You probably have a very good reason for sticking to OS2 ;-)

>>Not Icelandic either, btw ;-)
>>
>
>The DOS and OS/2 Icelandic codepage 861 used to be my favourite
>test case, because I was sure that it's strange and irrelevant
>from my POV.  Maybe the Unicode conspira^H^H^H^Hortium should
>decorate the Euro as their most fearsome ally.  It certainly
>killed a lot of legacy charsets.
>

There you have a good point.

>>OS X uses UTF-8 for all practical purposes, except in the 
>>Carbon layer.
>>
>
>Whatever that is, do you really need it for (X)HTML ?  If the
>only reason to use x-mac-whatever is for fun, then I guess that
>the developers of the validator.w3 have their own priorities of
>what they consider as fun.

Required action 1:
In the forum excerpt on character sets, what number does the Icelandic codepage for DOS and OS/2 have?
Required action 2:
List every operating system named in the forum excerpt on character sets.

Given records:
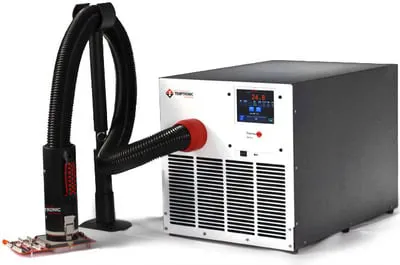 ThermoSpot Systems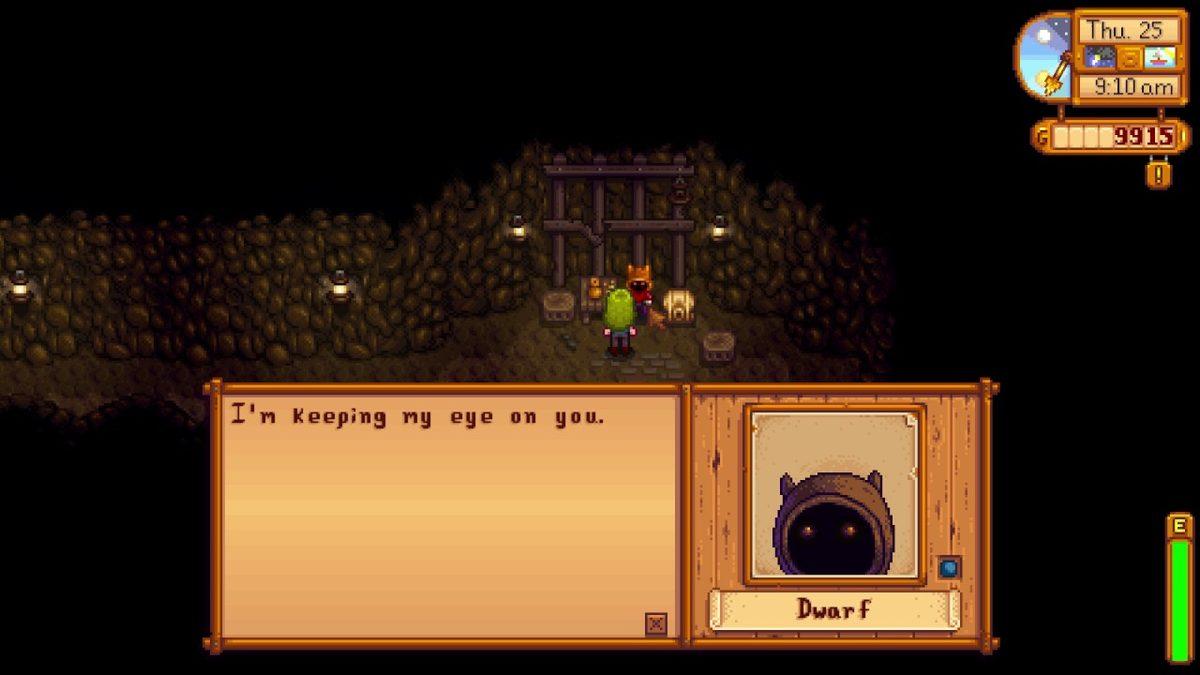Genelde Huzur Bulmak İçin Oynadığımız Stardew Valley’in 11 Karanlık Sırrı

--

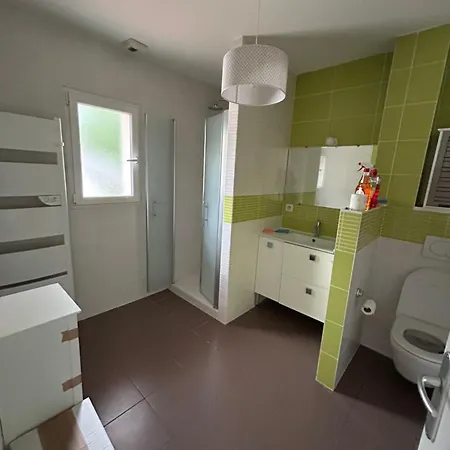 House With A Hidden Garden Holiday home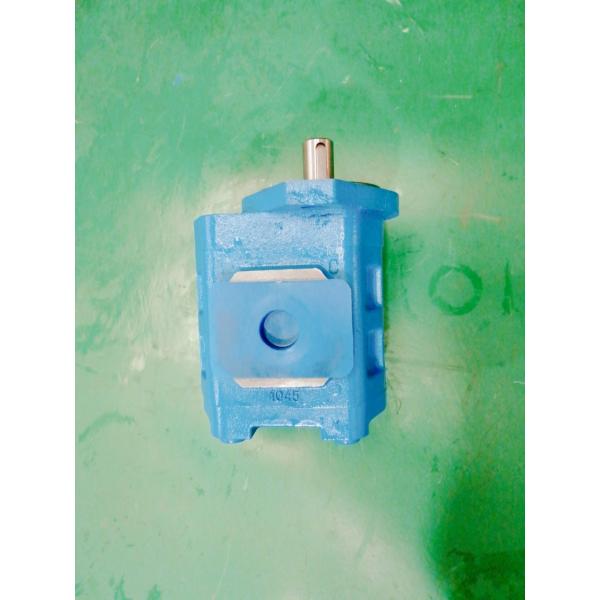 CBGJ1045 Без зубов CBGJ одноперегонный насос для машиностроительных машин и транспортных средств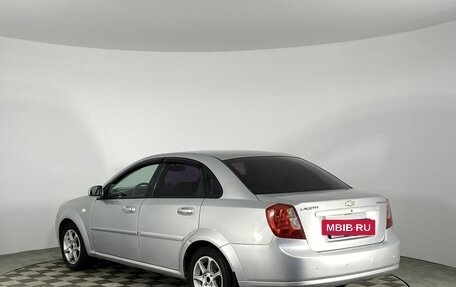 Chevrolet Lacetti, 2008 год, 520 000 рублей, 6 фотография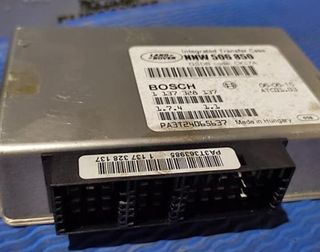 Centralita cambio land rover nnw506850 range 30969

Answer area 1:
861

Answer area 2:
OS/2, DOS, OS X